Sudharsan had just cut a Jacob Duffy delivery to the boundary and returned for a single when his bat slipped from his hands, ricocheted onto the stumps and dislodged the bails; he finished with 14 runs off 9 balls.
The dismissal was immediately consequential: Gujarat Titans needed 255 to win and lost one of their most trusted batters before the powerplay had properly settled. Sportstar reported this was the second time Sudharsan had been out hit wicket in the IPL and said he became the first player in IPL history to be dismissed hit wicket twice.
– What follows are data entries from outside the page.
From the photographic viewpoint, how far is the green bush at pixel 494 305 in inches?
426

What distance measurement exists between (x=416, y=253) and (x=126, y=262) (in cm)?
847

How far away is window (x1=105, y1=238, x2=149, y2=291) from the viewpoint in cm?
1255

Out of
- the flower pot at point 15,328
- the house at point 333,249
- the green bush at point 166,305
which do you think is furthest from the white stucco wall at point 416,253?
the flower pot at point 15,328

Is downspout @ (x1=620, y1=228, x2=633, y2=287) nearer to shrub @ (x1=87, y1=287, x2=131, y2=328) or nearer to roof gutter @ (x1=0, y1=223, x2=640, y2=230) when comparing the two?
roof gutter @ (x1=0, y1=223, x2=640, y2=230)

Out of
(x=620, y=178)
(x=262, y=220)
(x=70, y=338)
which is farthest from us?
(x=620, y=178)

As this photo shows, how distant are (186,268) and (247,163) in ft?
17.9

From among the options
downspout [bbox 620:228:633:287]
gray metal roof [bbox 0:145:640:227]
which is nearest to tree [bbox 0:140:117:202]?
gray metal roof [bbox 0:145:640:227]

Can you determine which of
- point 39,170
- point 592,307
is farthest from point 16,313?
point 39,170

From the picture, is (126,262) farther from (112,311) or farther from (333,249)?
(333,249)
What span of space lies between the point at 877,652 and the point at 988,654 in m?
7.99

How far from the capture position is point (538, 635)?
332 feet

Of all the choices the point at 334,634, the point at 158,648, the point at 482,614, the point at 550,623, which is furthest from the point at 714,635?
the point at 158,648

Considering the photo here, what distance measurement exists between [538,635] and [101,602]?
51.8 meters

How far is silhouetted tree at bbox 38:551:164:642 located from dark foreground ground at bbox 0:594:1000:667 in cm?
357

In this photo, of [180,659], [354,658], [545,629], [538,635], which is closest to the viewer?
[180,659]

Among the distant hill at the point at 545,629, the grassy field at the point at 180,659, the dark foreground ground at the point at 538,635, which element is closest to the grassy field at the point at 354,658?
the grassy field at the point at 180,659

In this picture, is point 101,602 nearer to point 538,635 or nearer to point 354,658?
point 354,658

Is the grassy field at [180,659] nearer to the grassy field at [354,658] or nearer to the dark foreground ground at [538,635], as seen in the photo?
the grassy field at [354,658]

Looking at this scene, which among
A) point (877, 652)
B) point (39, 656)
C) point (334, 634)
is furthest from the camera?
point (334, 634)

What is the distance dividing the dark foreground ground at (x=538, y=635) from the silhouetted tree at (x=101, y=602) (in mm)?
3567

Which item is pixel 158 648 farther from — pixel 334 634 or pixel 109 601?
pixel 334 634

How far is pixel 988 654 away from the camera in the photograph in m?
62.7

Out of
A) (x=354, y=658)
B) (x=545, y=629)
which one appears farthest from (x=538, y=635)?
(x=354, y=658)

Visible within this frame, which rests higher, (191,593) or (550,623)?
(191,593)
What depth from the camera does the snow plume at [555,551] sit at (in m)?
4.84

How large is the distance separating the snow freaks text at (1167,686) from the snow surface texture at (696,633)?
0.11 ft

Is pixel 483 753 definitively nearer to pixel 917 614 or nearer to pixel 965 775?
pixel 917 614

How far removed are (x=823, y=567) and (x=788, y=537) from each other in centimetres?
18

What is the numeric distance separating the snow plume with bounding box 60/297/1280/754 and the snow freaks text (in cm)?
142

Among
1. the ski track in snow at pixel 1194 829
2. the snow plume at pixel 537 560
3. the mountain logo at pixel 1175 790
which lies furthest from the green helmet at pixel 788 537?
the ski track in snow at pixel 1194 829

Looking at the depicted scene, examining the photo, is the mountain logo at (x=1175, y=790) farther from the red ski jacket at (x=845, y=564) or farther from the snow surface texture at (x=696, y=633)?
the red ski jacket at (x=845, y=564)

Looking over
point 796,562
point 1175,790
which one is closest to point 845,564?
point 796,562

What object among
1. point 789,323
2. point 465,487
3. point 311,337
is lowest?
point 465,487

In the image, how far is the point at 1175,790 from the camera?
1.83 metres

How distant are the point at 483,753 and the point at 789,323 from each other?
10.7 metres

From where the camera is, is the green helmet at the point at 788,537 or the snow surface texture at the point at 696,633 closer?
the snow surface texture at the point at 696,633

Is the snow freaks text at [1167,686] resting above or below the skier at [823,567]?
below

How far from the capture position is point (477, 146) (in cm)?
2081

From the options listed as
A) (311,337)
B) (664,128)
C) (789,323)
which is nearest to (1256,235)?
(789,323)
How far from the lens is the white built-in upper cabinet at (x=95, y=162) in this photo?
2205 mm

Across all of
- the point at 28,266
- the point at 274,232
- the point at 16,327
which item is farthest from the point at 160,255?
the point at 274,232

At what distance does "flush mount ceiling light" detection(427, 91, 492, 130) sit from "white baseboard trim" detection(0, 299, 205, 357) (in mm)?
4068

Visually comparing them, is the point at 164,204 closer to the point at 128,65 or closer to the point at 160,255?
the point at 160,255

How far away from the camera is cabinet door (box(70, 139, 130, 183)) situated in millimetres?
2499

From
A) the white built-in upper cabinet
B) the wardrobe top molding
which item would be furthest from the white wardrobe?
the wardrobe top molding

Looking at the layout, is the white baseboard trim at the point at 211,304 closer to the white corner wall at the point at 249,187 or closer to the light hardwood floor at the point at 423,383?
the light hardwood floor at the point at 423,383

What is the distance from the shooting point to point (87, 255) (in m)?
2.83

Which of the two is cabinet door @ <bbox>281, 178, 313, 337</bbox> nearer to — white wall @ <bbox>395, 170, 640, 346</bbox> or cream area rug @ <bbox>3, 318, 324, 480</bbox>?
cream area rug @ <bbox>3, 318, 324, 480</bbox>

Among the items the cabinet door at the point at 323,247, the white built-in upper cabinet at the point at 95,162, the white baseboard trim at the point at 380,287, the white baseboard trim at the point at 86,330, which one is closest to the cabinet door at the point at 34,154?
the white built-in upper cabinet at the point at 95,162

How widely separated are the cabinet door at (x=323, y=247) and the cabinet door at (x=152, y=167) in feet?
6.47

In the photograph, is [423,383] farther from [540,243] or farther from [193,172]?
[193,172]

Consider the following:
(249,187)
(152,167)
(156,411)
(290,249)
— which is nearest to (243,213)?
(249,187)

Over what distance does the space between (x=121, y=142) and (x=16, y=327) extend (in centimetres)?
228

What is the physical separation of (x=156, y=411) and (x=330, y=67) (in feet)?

That statistic landed alongside a sharp top-order collapse. India.com reported Shubman Gill was dismissed for 2 off 7 balls by Bhuvneshwar Kumar, and Open Magazine recorded that Jos Buttler fell for 29 as Gujarat slumped to 51 for 3 in 4.5 overs. By 5.1 overs, Open Magazine had the Titans 51 for 4; at the time of filing it said the score had sunk to 62 for 5 in 7.3 overs, with Jason Holder out for a first-ball duck, caught at mid-on.
Those figures are the weight of the moment: a chase that began with promise was unraveled inside seven overs. Sudharsan's hit-wicket — a rare and awkward form of dismissal — removed the Orange Cap holder and Gujarat's most reliable run-scorer this season at a phase when partnerships were essential to bridge the asking rate to 255.
Social media responses underlined the oddity of the dismissal. One X user mocked the sequence as a comedy of errors, noting that the ball had gone to the boundary while the bat flew back to uproot the bails; another called the sequence “hilarious,” lamenting that such a mistake was the last thing a team wanted to see in the playoffs. The reaction captured the broader bewilderment in the stands and on broadcasts: an unforced, mechanical error startling in its timing.
There is a friction here between the narrative of Sudharsan as Gujarat's linchpin this season and the manner of his exit. The IPL has seen few hit-wicket dismissals; the timeline also shows that Gujarat experienced a hit-wicket dismissal in the 2025 season when Kusal Mendis was out that way in the Eliminator against Mumbai Indians. Yet Sportstar's note that Sudharsan is the first player to be dismissed hit wicket twice in IPL history adds an extra, almost freakish dimension to tonight's collapse.
Gujarat's scoreboard positions — 51 for 3 at 4.5 overs, 51 for 4 at 5.1 overs, and 62 for 5 at 7.3 overs — leave little room for a straightforward recovery chasing 255. With the top order fragmented and the required run rate climbing, the match swung decisively toward Royal Challengers Bengaluru in the early overs at Dharamshala.
This dismissal will be remembered less for the runs Sudharsan scored and more for how quickly it shifted the game's balance: a bat slipping, bails flying, and a heavy playoff chase unraveling before the innings had found its shape. For Gujarat Titans, the question now is whether any middle-order rescue is on its way; for Sudharsan, who has shouldered the batting this season, it is a rare and costly misstep at the worst possible time.